PROBLEM STATEMENT » Repeat the passage of the blog post on intellectual curiosity from "Unfashionable" up to and including "education in universities?", swapping "Harvard" for "Yale".

READING TEXT »

Unfashionable

For some things Harvard suffices; this blog is for the rest.

The Death of Intellectual Curiosity

The questions we are trying to answer are as follows: why are some people curious and keep on learning throughout their lives and others do not? Why do most people stop learning after school? What happened to the quality of education in universities?

The only information most people consume is the news and other news-like content; they rarely read books. Even if they do, they read the thriller or romance novel which is currently number one on the NYT bestseller list. (I sometimes wonder how long it would take for one of those one-thriller-a-year people to notice when someone gifts them a book they have already read—preferably with a different cover—or if they would not notice at all.) There is nothing wrong with reading these kinds of books, but you do not learn anything new (besides who committed the murder).

Intellectual curiosity not only matters for the book choices of individuals, it is—more importantly—also essential for the progress of society. People who keep on learning every day are the ones who create new technologies by trial and error and make our lives better. This curiosity-driven tinkering creates wealth in a positive-sum manner and is one of the main factors behind the economic growth of our society. (“positive-sum” because everyone is better off after these new technologies have been created—a “win-win situation” where everyone gets wealthier.)

The following critique of the education system goes beyond merely pointing out that these institutions mostly do not deliver on their main promise of teaching valuable skills. I argue that these institutions also destroy the desire to learn. This destruction is, as we will see, a real catastrophe.

Professors Only Talk

Many people have heard of the “concept” of lifelong learning mostly from professors who are themselves not lifelong learners but think that it is a great idea. People who keep on learning throughout their lives do not talk in boring presentations about it, because for them it is not an abstract concept that has to be integrated into everyone’s life. They know that lifelong learning is not something that academics can persuade people to do, rather it is a natural consequence of intellectual curiosity. This is a key observation and changes the goal from “making people lifelong learners” to “making people intellectually curious.” Academics—not realizing this distinction—have been trying to persuade people into becoming lifelong learners by highlighting the importance of it; they should instead foster the natural curiosity and critical thinking of their students. This critical thinking would ironically relieve many of the same professors of their jobs—mostly those in the social “science” category.

So how do we make people intellectual curious? We do not need to, they already are. More accurately, they used to be. You see this curiosity is in children. They are learning machines asking questions all day, trying to figure out everything. Now a curious person might wonder: Why are there not many more intellectually curious adults? And that is exactly the right question. We will see later how schools and universities destroy this quality in most people. But first, we turn towards the discussion of learning and mental models.

LISTED RECORDS »
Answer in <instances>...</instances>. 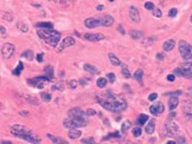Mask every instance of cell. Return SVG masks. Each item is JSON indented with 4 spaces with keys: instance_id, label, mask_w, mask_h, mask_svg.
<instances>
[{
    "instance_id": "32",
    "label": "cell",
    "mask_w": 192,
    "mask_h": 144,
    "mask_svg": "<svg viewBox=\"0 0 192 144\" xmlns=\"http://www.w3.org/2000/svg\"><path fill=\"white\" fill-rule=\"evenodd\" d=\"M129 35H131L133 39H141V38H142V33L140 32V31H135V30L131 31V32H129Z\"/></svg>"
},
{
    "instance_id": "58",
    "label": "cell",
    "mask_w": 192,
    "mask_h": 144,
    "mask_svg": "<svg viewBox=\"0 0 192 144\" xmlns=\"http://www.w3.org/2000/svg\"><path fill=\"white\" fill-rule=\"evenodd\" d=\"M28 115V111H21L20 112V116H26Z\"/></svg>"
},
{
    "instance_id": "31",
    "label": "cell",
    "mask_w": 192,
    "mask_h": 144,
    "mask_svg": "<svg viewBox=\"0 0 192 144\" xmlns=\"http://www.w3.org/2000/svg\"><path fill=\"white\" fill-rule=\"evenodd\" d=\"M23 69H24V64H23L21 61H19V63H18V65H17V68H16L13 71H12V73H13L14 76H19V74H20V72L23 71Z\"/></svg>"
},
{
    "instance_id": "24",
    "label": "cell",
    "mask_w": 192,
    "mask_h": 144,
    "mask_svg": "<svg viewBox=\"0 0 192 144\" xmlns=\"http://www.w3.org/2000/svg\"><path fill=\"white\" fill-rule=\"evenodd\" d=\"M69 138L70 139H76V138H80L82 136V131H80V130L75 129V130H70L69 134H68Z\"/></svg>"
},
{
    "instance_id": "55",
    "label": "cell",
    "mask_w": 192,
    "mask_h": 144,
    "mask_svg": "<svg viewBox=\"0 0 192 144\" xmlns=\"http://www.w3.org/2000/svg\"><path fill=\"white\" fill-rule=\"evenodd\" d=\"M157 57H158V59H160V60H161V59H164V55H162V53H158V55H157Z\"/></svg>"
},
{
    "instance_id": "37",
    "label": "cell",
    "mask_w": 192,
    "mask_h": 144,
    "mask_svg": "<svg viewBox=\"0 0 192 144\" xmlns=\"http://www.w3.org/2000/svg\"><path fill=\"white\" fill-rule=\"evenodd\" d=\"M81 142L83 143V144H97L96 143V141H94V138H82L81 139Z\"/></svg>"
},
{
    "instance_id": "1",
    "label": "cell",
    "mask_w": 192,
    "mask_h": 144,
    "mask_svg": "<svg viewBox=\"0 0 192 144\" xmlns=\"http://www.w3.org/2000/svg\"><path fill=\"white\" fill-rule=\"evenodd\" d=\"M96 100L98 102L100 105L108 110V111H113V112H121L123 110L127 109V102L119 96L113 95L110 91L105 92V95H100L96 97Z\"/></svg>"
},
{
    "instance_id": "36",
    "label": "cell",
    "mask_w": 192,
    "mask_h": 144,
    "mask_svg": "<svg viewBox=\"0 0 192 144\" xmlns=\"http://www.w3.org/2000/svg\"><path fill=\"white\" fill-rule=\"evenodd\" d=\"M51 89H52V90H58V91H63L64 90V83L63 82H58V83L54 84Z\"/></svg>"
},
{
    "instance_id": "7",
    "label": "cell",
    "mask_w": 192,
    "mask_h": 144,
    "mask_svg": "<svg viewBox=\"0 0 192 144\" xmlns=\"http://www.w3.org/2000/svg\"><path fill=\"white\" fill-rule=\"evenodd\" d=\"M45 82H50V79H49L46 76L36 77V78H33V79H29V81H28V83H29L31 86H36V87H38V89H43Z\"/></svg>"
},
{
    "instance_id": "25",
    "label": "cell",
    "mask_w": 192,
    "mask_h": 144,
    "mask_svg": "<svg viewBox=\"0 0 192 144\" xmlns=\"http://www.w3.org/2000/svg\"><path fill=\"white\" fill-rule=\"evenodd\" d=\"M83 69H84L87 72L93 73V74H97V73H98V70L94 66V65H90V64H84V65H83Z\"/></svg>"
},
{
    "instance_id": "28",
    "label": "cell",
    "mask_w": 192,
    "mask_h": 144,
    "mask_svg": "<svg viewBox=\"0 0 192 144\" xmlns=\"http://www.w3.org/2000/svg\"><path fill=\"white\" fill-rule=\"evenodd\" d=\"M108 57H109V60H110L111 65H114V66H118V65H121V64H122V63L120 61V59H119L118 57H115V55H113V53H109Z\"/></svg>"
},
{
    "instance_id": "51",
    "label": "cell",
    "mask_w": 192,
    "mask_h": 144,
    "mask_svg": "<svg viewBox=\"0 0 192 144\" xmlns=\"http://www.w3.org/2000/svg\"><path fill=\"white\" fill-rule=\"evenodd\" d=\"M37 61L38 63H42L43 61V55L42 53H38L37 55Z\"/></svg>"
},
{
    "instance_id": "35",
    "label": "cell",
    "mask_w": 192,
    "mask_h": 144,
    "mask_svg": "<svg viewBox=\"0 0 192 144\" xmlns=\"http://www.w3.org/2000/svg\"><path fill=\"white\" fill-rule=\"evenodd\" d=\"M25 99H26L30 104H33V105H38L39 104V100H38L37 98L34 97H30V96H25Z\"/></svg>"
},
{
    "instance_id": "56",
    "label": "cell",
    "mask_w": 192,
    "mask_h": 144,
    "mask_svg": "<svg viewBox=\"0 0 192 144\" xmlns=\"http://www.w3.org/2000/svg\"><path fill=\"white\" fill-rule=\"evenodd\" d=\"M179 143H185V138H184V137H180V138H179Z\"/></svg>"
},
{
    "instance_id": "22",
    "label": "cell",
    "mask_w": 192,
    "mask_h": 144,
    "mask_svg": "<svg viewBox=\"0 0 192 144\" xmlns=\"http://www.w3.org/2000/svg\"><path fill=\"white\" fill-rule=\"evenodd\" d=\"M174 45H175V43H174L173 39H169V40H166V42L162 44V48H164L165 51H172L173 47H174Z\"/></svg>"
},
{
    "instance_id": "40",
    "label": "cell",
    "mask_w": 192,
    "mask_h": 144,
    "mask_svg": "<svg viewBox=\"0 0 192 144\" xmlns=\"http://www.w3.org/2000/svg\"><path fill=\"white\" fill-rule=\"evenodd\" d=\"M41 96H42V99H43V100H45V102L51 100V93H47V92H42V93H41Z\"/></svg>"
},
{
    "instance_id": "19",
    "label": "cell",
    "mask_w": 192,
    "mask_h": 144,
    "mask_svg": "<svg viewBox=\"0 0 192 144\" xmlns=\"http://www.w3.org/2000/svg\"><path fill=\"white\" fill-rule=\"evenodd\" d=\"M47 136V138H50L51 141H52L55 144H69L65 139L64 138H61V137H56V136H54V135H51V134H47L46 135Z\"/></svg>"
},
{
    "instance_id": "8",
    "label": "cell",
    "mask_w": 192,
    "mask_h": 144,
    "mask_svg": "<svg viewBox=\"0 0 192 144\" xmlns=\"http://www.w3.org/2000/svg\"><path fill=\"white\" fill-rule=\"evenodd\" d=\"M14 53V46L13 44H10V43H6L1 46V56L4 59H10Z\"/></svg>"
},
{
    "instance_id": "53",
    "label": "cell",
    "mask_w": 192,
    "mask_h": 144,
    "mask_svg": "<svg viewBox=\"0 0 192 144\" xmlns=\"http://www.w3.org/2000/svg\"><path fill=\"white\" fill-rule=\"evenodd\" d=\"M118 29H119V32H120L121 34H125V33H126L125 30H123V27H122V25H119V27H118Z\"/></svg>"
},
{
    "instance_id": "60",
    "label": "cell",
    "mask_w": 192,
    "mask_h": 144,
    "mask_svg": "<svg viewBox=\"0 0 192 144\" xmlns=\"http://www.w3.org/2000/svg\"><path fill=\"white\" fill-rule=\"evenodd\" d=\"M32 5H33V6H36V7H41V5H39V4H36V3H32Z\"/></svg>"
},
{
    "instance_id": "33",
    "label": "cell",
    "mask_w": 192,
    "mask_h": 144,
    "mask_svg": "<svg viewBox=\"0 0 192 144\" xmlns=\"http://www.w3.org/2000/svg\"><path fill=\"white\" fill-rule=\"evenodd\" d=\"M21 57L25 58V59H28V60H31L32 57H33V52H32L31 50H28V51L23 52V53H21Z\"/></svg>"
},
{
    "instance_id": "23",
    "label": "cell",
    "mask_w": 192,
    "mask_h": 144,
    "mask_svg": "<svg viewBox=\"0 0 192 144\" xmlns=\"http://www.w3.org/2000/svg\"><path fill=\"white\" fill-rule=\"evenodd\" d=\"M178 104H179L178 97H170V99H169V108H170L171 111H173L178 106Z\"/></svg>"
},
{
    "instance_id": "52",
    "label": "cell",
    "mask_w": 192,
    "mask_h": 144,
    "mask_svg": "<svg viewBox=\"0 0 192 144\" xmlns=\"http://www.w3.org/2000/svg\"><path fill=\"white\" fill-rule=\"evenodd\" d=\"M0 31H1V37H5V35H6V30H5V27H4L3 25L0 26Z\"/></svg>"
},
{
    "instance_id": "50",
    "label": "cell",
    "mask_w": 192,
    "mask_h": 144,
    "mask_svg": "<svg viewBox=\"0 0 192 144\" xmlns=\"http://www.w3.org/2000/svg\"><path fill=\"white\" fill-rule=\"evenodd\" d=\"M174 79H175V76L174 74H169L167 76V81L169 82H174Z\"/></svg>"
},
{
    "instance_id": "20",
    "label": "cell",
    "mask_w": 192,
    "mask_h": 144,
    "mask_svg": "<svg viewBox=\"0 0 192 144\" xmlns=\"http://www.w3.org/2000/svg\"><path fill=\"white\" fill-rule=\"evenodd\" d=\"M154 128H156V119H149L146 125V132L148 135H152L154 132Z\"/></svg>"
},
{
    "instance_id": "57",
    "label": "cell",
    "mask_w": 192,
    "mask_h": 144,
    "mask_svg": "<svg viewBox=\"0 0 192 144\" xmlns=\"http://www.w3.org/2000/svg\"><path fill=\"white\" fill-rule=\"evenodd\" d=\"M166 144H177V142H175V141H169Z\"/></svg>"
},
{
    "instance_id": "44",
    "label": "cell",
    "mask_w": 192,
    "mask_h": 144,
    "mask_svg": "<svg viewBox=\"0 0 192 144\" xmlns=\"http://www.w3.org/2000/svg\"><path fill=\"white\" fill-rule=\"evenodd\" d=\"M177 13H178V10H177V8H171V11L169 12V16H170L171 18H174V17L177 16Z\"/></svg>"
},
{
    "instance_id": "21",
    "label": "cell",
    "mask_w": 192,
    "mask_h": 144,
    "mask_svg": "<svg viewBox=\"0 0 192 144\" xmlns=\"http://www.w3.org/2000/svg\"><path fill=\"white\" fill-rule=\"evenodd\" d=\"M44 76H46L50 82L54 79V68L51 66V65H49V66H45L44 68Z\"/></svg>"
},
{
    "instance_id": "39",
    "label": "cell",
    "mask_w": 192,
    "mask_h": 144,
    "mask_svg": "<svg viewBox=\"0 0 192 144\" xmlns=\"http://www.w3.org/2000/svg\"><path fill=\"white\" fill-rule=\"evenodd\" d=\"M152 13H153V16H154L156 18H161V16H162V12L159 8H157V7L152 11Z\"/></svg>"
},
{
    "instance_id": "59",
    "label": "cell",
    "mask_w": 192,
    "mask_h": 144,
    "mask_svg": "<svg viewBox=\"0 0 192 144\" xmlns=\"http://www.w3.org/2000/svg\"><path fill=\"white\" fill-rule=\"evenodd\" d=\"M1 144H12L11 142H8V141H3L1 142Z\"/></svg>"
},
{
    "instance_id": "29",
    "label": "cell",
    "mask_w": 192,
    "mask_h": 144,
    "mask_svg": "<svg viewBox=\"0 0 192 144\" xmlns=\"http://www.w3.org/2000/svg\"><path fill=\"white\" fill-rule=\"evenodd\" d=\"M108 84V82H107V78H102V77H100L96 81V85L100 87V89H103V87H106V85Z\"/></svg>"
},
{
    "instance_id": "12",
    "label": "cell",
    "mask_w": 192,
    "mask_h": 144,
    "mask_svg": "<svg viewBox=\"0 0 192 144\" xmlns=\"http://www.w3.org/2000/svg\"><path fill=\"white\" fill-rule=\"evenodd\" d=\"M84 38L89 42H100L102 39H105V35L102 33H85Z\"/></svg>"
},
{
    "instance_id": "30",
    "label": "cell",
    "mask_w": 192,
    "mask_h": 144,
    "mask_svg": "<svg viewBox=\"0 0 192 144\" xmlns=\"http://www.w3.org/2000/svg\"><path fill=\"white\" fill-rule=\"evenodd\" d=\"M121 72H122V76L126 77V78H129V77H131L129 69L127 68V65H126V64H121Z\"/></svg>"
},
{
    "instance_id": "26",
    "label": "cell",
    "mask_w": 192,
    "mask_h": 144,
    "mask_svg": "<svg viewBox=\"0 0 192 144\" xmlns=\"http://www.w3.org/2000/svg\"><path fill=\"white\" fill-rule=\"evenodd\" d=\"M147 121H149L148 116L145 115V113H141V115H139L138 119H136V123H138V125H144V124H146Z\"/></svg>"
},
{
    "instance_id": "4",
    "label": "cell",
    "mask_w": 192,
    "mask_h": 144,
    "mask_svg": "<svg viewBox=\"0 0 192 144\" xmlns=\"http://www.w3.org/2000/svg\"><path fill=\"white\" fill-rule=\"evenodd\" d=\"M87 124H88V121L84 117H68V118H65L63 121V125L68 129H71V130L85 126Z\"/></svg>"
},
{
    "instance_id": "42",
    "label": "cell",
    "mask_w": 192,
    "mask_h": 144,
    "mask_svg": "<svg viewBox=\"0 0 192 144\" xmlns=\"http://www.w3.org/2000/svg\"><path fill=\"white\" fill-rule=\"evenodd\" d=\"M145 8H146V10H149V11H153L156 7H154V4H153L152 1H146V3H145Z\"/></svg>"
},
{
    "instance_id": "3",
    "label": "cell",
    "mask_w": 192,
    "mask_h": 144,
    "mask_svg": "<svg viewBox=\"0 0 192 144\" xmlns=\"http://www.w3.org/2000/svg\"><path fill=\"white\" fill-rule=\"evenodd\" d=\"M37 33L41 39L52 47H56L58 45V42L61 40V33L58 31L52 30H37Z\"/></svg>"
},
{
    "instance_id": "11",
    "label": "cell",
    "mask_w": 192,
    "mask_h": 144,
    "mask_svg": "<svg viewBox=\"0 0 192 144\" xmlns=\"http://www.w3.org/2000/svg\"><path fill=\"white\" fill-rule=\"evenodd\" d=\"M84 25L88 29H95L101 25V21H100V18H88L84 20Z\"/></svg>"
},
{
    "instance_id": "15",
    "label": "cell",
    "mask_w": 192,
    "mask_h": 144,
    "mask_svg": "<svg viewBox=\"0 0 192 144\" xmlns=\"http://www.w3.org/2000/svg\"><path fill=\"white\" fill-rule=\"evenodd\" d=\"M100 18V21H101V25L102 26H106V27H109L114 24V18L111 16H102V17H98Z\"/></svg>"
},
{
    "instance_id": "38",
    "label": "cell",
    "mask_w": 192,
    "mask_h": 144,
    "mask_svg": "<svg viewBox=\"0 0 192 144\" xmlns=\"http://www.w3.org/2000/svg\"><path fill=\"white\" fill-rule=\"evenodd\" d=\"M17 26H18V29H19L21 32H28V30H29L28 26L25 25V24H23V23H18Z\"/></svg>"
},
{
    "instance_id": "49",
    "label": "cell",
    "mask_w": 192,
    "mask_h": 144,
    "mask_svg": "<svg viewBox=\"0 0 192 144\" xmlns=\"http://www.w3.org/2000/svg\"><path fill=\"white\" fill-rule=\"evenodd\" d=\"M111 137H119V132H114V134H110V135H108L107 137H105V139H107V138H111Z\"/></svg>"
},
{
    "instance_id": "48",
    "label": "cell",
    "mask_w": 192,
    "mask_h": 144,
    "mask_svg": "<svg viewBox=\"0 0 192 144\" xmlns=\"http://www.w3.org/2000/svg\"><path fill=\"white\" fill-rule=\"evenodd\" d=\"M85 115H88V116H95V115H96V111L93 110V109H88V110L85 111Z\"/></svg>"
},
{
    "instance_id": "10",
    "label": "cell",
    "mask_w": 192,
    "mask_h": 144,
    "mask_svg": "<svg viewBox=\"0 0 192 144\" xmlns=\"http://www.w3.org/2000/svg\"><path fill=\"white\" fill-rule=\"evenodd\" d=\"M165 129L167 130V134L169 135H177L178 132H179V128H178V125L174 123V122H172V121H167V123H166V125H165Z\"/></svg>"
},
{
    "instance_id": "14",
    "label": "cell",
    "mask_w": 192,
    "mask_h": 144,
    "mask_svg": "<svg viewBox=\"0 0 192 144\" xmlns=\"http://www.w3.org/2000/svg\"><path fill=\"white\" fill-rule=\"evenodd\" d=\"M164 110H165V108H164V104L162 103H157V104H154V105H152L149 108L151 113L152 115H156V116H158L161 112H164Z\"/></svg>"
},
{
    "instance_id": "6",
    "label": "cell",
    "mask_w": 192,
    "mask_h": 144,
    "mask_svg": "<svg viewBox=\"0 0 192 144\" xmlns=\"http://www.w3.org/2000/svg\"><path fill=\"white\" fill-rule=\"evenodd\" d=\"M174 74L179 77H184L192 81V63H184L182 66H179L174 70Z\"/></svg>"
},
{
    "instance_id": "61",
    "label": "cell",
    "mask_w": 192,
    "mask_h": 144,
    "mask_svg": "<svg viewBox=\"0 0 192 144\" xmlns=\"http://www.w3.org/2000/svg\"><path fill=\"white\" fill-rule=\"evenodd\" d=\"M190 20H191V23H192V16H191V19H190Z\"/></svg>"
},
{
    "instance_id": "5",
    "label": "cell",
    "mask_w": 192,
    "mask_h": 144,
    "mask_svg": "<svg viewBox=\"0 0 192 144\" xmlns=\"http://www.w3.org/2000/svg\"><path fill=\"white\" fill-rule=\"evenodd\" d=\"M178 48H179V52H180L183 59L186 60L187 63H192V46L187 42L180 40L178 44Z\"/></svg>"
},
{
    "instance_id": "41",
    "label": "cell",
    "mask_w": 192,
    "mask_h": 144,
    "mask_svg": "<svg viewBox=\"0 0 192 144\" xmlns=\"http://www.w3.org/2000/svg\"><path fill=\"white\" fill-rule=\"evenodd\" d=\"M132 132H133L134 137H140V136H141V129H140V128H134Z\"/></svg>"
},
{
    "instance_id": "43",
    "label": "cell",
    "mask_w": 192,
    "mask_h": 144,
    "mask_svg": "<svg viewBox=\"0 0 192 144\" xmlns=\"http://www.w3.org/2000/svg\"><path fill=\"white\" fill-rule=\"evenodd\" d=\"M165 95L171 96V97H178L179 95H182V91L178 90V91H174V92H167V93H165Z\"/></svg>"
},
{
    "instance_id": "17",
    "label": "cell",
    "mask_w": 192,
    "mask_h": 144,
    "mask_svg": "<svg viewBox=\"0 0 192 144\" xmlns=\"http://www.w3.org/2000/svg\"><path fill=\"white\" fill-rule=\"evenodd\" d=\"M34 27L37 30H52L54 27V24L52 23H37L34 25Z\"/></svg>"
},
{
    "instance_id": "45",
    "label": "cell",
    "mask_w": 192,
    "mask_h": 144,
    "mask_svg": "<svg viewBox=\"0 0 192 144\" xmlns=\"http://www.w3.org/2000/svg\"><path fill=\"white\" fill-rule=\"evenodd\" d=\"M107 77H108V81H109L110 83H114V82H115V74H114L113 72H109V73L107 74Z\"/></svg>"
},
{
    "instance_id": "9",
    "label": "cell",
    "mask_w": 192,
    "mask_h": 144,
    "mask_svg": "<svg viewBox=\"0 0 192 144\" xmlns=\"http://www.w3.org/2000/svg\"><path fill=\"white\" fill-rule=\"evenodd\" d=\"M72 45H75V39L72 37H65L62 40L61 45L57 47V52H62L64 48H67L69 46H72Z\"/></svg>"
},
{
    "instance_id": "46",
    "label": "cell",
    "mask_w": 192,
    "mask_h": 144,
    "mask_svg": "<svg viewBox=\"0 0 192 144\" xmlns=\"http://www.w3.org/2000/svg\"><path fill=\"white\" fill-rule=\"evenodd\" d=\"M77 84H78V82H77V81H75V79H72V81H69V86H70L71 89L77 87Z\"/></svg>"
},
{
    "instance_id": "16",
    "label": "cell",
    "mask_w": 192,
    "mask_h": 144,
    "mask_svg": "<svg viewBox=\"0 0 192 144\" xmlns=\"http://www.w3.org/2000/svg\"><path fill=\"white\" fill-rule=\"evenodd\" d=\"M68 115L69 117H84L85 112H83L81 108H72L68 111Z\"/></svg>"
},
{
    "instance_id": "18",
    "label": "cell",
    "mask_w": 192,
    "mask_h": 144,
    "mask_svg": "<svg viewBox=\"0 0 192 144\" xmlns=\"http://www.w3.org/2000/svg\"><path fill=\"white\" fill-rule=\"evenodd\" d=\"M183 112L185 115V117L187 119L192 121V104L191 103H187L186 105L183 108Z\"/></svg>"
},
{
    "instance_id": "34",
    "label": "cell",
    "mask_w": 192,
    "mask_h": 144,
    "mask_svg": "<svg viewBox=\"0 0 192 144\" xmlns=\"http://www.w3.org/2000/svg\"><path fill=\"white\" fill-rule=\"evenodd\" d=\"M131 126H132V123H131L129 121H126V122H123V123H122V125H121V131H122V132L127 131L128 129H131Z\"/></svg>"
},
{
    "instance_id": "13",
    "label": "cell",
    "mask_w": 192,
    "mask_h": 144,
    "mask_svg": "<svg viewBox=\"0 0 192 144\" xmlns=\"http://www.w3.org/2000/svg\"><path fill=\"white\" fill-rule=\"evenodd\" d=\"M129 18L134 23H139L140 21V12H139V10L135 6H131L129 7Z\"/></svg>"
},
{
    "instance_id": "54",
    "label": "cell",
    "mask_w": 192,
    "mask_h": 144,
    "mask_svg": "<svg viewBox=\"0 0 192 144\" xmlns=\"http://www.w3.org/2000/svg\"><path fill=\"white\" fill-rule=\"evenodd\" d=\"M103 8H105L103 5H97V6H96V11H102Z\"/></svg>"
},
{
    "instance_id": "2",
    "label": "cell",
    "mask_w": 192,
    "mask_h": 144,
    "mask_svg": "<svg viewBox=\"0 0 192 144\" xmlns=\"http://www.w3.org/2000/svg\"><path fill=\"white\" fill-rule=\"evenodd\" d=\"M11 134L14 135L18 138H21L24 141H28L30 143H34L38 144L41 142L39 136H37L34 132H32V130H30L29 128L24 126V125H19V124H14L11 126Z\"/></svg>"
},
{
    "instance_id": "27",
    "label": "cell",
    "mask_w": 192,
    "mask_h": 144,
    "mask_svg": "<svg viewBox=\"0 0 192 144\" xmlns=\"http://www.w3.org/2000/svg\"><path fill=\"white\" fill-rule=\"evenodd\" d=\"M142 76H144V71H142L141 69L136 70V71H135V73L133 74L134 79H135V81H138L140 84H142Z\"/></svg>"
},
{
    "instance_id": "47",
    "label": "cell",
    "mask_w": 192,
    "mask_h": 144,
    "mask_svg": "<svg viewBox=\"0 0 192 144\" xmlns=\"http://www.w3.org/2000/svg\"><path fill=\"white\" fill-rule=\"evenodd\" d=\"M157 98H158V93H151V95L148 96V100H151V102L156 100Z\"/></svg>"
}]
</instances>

==

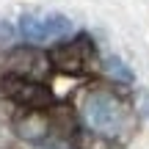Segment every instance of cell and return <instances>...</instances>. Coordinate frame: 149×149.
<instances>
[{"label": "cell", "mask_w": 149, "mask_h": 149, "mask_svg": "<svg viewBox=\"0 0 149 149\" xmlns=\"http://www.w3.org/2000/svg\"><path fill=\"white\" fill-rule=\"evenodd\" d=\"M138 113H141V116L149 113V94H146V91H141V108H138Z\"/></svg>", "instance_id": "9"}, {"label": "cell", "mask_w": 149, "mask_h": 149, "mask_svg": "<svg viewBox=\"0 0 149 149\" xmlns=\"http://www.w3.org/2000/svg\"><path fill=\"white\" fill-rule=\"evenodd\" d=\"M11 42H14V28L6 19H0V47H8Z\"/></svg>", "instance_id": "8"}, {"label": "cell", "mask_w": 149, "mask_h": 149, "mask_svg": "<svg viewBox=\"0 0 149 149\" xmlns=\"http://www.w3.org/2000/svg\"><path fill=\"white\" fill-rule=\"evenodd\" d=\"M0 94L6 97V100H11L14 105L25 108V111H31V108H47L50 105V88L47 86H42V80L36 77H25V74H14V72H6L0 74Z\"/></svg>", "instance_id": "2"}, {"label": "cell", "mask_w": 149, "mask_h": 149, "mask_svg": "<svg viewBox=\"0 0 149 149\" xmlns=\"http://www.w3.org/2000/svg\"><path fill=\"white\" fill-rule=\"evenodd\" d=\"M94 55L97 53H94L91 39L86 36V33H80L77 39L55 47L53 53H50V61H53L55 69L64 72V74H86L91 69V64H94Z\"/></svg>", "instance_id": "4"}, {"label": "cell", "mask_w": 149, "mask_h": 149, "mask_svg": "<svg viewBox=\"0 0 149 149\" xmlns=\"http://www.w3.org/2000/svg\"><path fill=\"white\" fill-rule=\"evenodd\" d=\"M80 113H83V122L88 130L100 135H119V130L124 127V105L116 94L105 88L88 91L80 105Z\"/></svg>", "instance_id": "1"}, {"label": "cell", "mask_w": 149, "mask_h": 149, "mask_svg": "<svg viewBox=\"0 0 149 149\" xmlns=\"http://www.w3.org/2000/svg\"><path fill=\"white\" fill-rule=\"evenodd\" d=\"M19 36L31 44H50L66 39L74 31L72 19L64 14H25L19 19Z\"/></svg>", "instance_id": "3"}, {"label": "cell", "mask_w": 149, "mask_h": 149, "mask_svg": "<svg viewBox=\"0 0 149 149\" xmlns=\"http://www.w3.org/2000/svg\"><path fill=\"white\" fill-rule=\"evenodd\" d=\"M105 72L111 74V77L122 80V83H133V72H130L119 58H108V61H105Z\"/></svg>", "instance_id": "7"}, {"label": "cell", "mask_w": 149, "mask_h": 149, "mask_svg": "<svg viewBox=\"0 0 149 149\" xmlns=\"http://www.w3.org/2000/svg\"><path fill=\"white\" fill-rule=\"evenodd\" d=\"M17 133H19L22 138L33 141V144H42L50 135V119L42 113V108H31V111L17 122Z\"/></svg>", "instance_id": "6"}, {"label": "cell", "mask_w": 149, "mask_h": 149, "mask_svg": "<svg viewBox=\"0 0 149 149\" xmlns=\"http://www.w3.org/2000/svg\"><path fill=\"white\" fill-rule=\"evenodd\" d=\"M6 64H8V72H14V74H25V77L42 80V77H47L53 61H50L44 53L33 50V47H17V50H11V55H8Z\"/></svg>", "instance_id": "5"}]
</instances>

==

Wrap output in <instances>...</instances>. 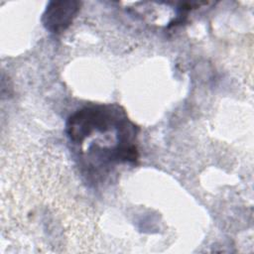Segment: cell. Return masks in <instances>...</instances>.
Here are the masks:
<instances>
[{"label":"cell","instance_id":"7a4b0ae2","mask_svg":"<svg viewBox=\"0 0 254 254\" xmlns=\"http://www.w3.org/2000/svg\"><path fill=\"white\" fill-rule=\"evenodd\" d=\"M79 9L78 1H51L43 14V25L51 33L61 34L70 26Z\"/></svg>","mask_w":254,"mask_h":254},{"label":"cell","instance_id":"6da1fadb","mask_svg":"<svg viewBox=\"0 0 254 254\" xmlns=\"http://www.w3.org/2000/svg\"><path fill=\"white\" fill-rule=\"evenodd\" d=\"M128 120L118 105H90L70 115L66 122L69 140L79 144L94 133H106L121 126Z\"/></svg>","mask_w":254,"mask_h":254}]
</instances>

ANSWER BELOW »
Unfashionable

For some things Yale suffices; this blog is for the rest.

The Death of Intellectual Curiosity

The questions we are trying to answer are as follows: why are some people curious and keep on learning throughout their lives and others do not? Why do most people stop learning after school? What happened to the quality of education in universities?